Funk was one of three men who recounted tales of wartime struggles at the American Military Heritage Museum in Stephens City Friday in advance of a living history event on June 10 and 11.
Over the course of his time fighting in the Pacific theater, Funk said he met Gen. Douglas MacArthur four times.
“He always seemed like a nice guy,” Funk said. “I told him one time he can’t walk on the front lines. He said, ‘Who said so?’ I didn’t answer and he went on.”
He also endured a shipwreck, bombings and frequent fear.
“You didn’t have time to think about much back home or anything,” Funk said. “You get a weekend and you get sitting around, that’s when you think about it. You wonder when it’s ever going to end.”
Funk went to New Guinea, then left for the Philippines.
“That’s when everything broke loose,” he said.
He said he was about to leave for Japan when the nuclear bombs were dropped on Hiroshima and Nagasaki. He didn’t know whether the United States was going to win the war or even how the war was going.
Nor did the others who spoke. John Neggia fought in the front lines in Europe.
“We were first, the tanks were behind us,” Neggia said.
But although he moved forward from Le Havre, France, near the English Channel, to the Rhineland, he had no idea how the war was progressing.

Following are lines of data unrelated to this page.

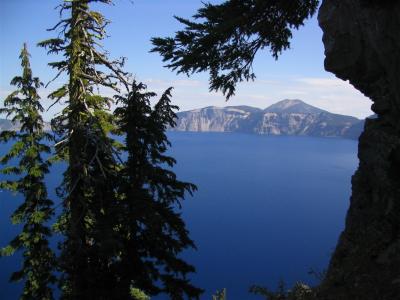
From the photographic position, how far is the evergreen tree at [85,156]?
10516 millimetres

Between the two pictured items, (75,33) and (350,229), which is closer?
(350,229)

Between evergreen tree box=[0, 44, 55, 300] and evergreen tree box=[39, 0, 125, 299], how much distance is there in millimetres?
5163

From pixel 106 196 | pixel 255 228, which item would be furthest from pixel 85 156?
pixel 255 228

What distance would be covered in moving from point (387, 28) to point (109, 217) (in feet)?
27.5

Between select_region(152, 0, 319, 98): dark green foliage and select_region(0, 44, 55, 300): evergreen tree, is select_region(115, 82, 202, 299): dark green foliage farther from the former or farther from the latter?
select_region(0, 44, 55, 300): evergreen tree

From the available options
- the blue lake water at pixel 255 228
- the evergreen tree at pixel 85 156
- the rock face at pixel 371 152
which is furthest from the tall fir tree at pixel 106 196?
the blue lake water at pixel 255 228

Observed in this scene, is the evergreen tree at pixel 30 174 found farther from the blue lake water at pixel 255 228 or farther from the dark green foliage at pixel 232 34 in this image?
the blue lake water at pixel 255 228

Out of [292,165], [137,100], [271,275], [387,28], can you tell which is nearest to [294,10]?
[387,28]

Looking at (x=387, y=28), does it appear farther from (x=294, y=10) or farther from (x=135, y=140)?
(x=135, y=140)

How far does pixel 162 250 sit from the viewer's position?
11.0m

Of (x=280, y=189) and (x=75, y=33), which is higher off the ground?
(x=75, y=33)

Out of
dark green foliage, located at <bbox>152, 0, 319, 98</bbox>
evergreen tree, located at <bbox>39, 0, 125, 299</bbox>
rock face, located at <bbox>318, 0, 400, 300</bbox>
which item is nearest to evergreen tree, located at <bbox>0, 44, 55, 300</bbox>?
evergreen tree, located at <bbox>39, 0, 125, 299</bbox>

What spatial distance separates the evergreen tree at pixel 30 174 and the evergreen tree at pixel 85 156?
5.16 meters

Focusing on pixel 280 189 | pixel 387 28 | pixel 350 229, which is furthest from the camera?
pixel 280 189
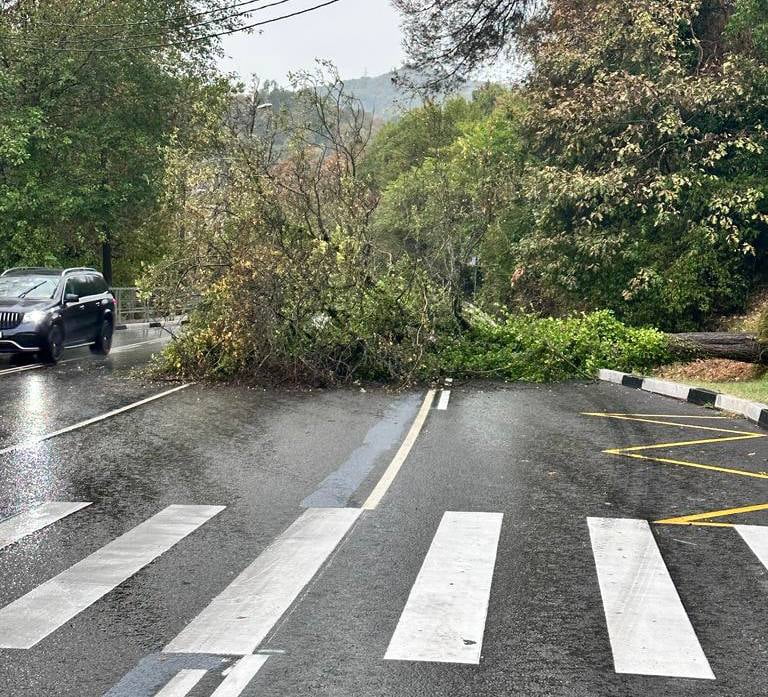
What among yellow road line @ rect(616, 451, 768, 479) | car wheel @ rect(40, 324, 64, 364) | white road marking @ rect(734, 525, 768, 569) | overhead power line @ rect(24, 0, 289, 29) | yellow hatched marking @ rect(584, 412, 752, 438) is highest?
overhead power line @ rect(24, 0, 289, 29)

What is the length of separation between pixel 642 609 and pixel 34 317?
17797 millimetres

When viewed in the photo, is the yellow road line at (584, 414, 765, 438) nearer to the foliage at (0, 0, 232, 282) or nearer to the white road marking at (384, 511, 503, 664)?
the white road marking at (384, 511, 503, 664)

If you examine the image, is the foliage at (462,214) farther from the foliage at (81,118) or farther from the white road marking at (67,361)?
the foliage at (81,118)

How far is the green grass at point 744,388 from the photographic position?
1514 centimetres

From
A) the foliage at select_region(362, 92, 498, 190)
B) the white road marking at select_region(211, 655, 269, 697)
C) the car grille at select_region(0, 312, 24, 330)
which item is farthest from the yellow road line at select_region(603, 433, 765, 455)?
the foliage at select_region(362, 92, 498, 190)

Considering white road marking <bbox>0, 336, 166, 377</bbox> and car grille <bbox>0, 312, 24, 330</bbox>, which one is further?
car grille <bbox>0, 312, 24, 330</bbox>

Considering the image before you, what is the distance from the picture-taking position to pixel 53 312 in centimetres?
2183

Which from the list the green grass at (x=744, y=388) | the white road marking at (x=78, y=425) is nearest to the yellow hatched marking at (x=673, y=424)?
the green grass at (x=744, y=388)

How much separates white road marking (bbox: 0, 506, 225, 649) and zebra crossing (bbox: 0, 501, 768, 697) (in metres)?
0.01

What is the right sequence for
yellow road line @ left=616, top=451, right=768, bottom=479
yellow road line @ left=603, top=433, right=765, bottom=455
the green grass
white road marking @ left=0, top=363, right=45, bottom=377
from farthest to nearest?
white road marking @ left=0, top=363, right=45, bottom=377 → the green grass → yellow road line @ left=603, top=433, right=765, bottom=455 → yellow road line @ left=616, top=451, right=768, bottom=479

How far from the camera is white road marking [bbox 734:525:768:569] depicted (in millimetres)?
6988

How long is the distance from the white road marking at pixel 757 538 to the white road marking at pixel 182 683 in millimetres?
3838

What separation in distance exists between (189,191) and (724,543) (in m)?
14.7

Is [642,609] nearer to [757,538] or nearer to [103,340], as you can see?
[757,538]
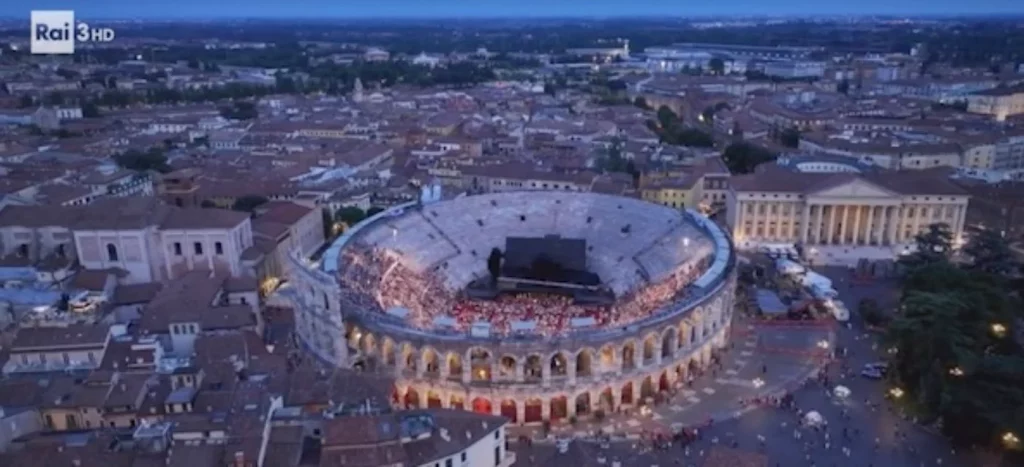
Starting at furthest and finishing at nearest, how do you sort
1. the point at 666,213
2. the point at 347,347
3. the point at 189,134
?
1. the point at 189,134
2. the point at 666,213
3. the point at 347,347

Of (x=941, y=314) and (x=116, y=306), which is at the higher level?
(x=941, y=314)

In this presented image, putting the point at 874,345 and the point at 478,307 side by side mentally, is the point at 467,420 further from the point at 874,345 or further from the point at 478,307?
the point at 874,345

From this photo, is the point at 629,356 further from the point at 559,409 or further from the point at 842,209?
the point at 842,209

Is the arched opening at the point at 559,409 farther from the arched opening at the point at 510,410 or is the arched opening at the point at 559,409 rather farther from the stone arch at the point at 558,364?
the arched opening at the point at 510,410

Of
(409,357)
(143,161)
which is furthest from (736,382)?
(143,161)

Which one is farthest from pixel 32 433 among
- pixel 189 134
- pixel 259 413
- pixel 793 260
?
pixel 189 134

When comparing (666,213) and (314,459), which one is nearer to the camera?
(314,459)

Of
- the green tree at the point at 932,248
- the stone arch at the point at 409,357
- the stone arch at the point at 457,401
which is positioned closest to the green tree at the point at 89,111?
the stone arch at the point at 409,357
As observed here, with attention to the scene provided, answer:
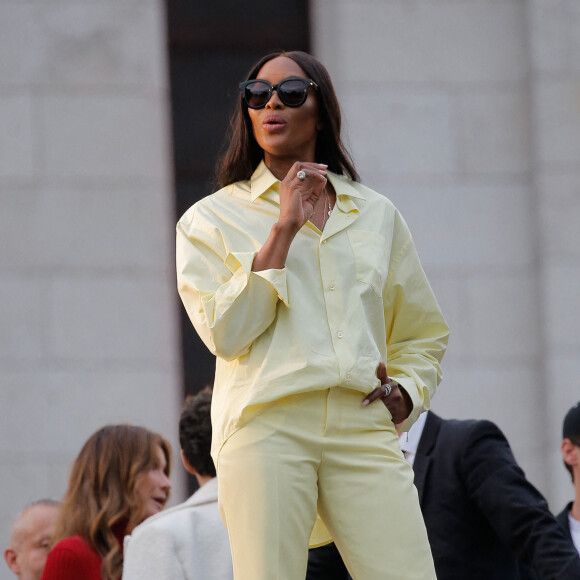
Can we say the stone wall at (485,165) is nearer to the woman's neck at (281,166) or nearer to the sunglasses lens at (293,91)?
the woman's neck at (281,166)

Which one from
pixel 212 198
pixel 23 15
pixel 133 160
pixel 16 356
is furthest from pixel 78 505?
pixel 23 15

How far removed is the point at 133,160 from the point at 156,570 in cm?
446

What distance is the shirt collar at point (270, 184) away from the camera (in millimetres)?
4066

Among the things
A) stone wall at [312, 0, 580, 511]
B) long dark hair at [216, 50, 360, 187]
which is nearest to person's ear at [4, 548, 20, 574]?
long dark hair at [216, 50, 360, 187]

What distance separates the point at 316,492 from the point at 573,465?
8.22ft

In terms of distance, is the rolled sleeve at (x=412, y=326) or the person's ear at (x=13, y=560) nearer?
the rolled sleeve at (x=412, y=326)

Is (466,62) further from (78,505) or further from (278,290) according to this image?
(278,290)

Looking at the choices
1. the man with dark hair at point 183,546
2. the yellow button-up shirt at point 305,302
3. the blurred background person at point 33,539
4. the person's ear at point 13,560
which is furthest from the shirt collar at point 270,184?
the person's ear at point 13,560

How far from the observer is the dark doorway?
30.5 ft

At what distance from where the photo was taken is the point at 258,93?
13.2ft

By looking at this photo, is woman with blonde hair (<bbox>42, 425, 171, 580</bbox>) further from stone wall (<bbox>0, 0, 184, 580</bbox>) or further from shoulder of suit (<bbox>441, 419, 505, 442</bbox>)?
stone wall (<bbox>0, 0, 184, 580</bbox>)

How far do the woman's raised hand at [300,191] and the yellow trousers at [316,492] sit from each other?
499 mm

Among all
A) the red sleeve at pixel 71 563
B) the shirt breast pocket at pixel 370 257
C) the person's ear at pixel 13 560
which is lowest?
the person's ear at pixel 13 560

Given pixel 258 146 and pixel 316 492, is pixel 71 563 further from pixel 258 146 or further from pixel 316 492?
pixel 258 146
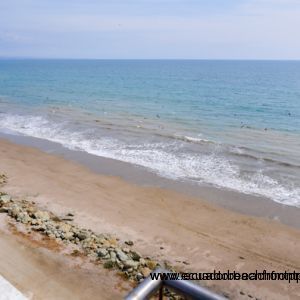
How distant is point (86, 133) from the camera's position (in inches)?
975

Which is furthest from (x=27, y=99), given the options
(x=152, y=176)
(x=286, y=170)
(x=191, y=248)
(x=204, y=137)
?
(x=191, y=248)

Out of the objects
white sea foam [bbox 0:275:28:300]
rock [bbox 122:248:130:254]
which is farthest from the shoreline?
white sea foam [bbox 0:275:28:300]

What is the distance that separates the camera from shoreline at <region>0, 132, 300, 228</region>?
12.5 m

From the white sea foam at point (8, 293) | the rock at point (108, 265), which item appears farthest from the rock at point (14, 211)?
the white sea foam at point (8, 293)

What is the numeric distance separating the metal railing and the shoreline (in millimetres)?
10393

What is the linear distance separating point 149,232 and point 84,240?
7.16 ft

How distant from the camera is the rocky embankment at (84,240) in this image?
26.3ft

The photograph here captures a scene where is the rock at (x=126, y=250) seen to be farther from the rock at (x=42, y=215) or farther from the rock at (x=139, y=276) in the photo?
the rock at (x=42, y=215)

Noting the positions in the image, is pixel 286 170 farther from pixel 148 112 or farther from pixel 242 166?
pixel 148 112

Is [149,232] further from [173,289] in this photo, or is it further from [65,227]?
[173,289]

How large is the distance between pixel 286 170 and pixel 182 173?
210 inches

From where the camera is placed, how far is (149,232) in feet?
34.3

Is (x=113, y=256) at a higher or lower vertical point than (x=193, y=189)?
lower

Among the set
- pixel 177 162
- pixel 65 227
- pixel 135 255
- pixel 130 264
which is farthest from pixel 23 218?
pixel 177 162
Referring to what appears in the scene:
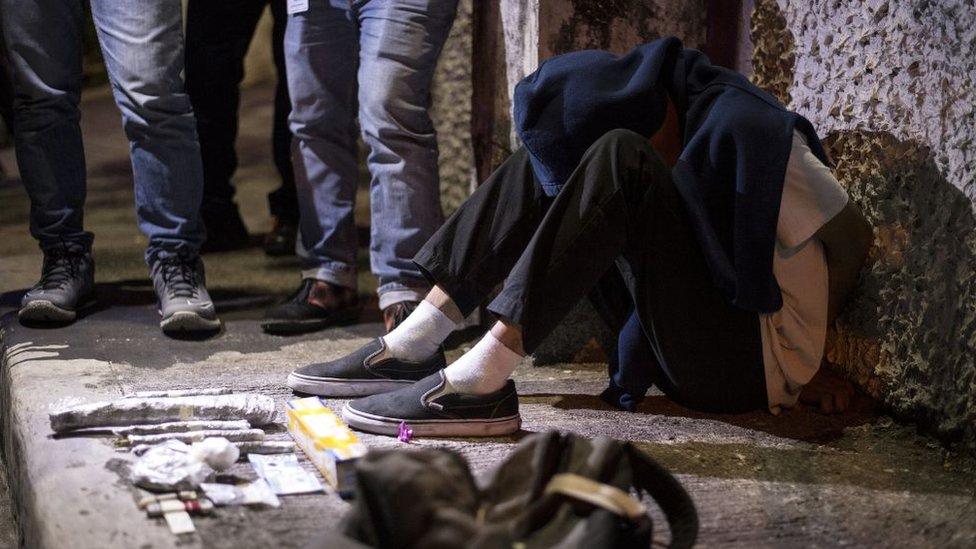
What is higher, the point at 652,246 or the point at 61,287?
the point at 652,246

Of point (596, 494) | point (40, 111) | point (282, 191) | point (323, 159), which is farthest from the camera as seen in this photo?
point (282, 191)

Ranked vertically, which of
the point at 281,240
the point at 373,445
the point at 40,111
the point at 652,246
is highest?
the point at 40,111

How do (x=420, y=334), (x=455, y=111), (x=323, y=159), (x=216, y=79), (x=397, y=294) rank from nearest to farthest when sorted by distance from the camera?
(x=420, y=334)
(x=397, y=294)
(x=323, y=159)
(x=455, y=111)
(x=216, y=79)

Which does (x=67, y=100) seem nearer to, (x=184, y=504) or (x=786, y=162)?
(x=184, y=504)

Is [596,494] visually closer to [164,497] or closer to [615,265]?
[164,497]

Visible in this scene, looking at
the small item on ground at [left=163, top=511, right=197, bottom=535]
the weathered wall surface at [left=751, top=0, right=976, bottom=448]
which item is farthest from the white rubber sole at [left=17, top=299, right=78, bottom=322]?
the weathered wall surface at [left=751, top=0, right=976, bottom=448]

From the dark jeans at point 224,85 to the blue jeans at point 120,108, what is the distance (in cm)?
68

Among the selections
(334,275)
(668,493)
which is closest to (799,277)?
(668,493)

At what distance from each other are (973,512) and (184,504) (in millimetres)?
1353

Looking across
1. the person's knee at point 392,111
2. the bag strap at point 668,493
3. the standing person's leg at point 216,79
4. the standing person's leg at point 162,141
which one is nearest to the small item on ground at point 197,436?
the bag strap at point 668,493

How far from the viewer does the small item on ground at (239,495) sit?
6.11 ft

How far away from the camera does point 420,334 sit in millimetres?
2434

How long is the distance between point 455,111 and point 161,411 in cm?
145

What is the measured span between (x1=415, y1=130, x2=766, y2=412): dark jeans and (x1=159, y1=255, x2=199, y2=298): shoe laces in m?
1.03
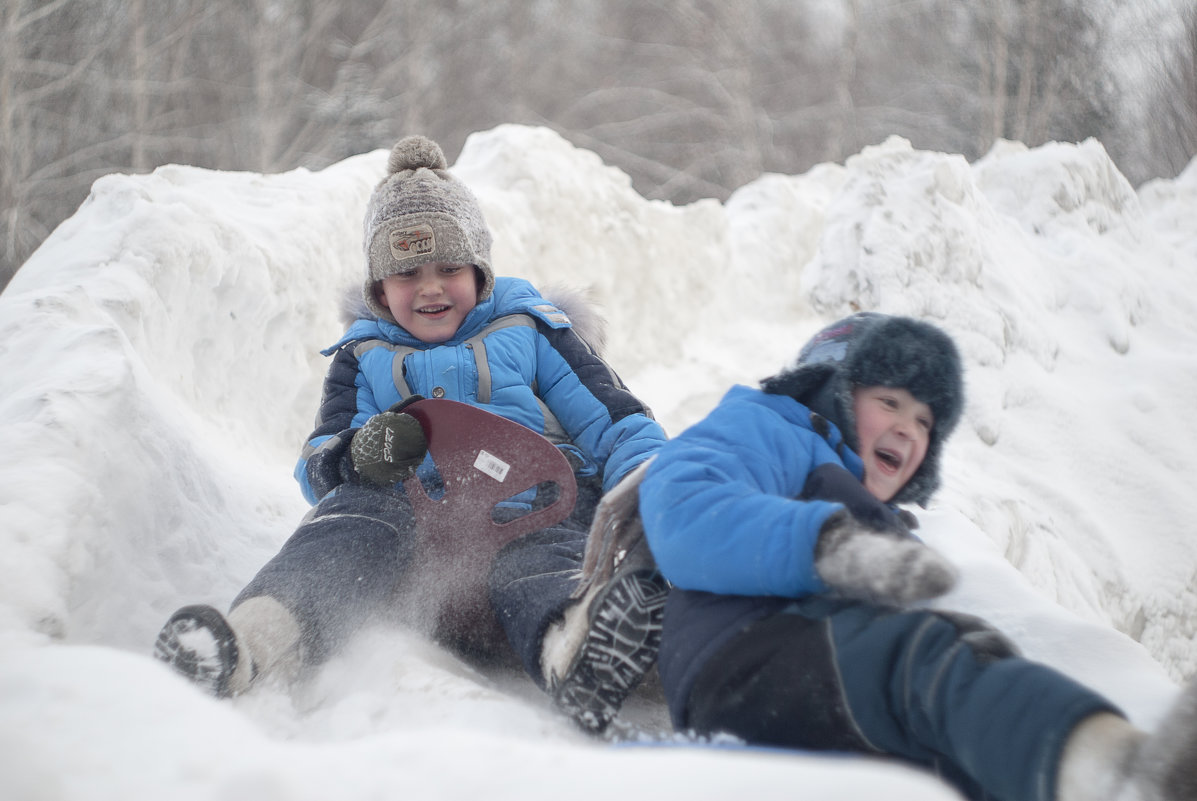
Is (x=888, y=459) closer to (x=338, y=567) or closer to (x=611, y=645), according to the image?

All he knew was that he was fighting in a cold and unfamiliar land, without any of the comforts of home. It wasn’t until 40 days after he was deployed that he had his first shower.
“That was the only shower we got until the war was over,” he said.
Fred Hepner fought in Normandy without knowing its strategic significance in the war effort.
“We weren’t aware of what was taking place, really,” he said.
They just knew the impact the war was having on their lives and that they were fighting for their country.
All three men continued to grapple with what they had seen after the war. Hepner lost his hearing during the war and had flashbacks until his 40s or 50s. He fought between the ages of 18 and 22.
“I had a lot of things to forget,” Hepner said. “Things that I had seen.”
Hepner said that he landed on the beach of Normandy after D-Day. He was not required to, but he was curious what the scene looked like.
“I wish that I’d never taken that trip out to the beach, because I had to get my mind off it later on,” he said.
Neggia still can’t get a lot of the memories of the war out of his mind.
“You can’t get that out of your mind,” Neggia said. “You never will get that out of your mind.”
The former soldiers kept those memories repressed in their minds until they had grandchildren who started asking about them.
“[The soldiers] did not talk about the war,” Neggia said. “They kept it to themselves.”
Their stories, however, came out Friday and will also be heard at a living history event at the American Military History Museum, 811 Fairfax Pike, from 9:30 a.m. until 5 p.m. on June 10 and 11. There will be World War II re-enactors at the event on June 10, according to Phil Fravel, who has collected war memorabilia since he was in high school and who created the museum.
Fravel said that he has invited about 50 other World War II veterans to the event. He said he expects about half of those to do so.